* START Recorded information *

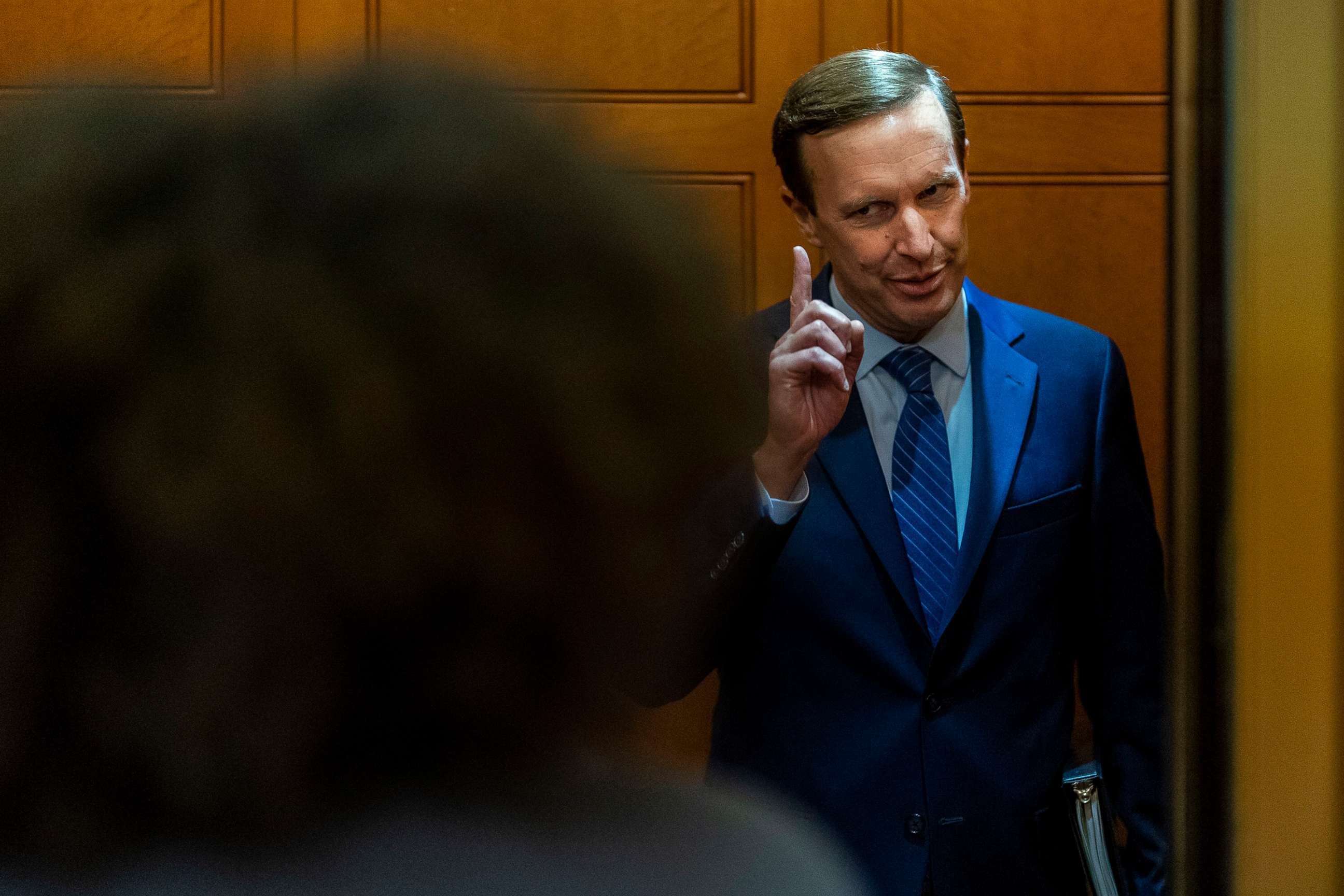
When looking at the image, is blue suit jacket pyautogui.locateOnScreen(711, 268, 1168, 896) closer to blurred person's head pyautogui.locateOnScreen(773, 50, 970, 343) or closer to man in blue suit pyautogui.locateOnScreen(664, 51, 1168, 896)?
man in blue suit pyautogui.locateOnScreen(664, 51, 1168, 896)

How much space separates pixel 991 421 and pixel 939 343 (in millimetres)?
108

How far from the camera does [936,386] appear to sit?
4.41 ft

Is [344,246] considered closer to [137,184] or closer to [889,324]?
[137,184]

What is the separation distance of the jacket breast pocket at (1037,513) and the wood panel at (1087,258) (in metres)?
0.85

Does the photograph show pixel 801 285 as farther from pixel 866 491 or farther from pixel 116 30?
pixel 116 30

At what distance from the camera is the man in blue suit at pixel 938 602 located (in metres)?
1.23

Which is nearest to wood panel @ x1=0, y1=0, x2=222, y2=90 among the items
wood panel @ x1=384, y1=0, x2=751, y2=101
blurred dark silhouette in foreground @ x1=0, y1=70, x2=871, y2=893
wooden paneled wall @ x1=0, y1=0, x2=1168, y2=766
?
wooden paneled wall @ x1=0, y1=0, x2=1168, y2=766

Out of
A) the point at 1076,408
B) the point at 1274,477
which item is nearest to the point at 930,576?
the point at 1076,408

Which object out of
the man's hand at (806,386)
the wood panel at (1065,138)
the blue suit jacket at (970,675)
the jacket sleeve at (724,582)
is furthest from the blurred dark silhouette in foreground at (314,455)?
the wood panel at (1065,138)

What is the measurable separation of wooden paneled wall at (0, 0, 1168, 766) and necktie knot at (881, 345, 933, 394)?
28.5 inches

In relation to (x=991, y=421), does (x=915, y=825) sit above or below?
below

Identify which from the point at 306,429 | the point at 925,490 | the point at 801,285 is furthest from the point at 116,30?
the point at 306,429

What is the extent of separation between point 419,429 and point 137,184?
0.10 metres

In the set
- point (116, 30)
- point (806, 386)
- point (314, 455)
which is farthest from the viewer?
point (116, 30)
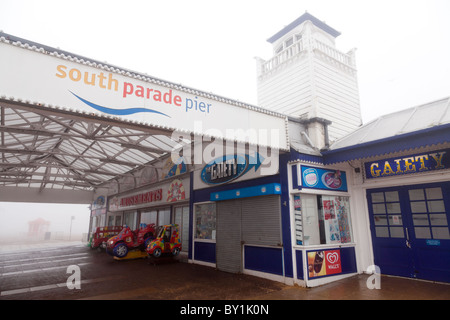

* END Recorded information *

Objective>
Can you copy out every one of the records above word for word, leaving the pictures out of your answer?

Solution to the problem>
When looking at the image, is blue suit jacket pyautogui.locateOnScreen(711, 268, 1168, 896) closer to blurred person's head pyautogui.locateOnScreen(773, 50, 970, 343) or closer to man in blue suit pyautogui.locateOnScreen(664, 51, 1168, 896)?
man in blue suit pyautogui.locateOnScreen(664, 51, 1168, 896)

How much space separates pixel 991 421 and pixel 939 343 (in millimetres)?
108

How far from the camera does [936,386] appear to sit?
4.41 ft

Is [344,246] considered closer to [137,184] or closer to [889,324]?
[137,184]

What is the separation distance of the jacket breast pocket at (1037,513) and the wood panel at (1087,258) (in metres)?
0.85

Does the photograph show pixel 801 285 as farther from pixel 866 491 or farther from pixel 116 30?
pixel 116 30

At what distance from the camera is the man in blue suit at pixel 938 602 located (in metres)?
1.23

Which is nearest to wood panel @ x1=0, y1=0, x2=222, y2=90 among the items
wood panel @ x1=384, y1=0, x2=751, y2=101
blurred dark silhouette in foreground @ x1=0, y1=70, x2=871, y2=893
wooden paneled wall @ x1=0, y1=0, x2=1168, y2=766
?
wooden paneled wall @ x1=0, y1=0, x2=1168, y2=766

Out of
A) the point at 1076,408
B) the point at 1274,477
which item is nearest to the point at 930,576?
the point at 1076,408

Which object out of
the man's hand at (806,386)
the wood panel at (1065,138)
the blue suit jacket at (970,675)
the jacket sleeve at (724,582)
is furthest from the blurred dark silhouette in foreground at (314,455)?
the wood panel at (1065,138)

What is the measurable separation of wooden paneled wall at (0, 0, 1168, 766) and necktie knot at (881, 345, 933, 394)?
28.5 inches

In relation to (x=991, y=421), does (x=915, y=825) sit above or below?
below

Identify which from the point at 306,429 | the point at 925,490 | the point at 801,285 is furthest from the point at 116,30?
the point at 306,429

What is the extent of separation between point 419,429 and point 137,184?
0.10 metres

In the set
- point (116, 30)
- point (806, 386)
- point (314, 455)
which is farthest from the viewer?
point (116, 30)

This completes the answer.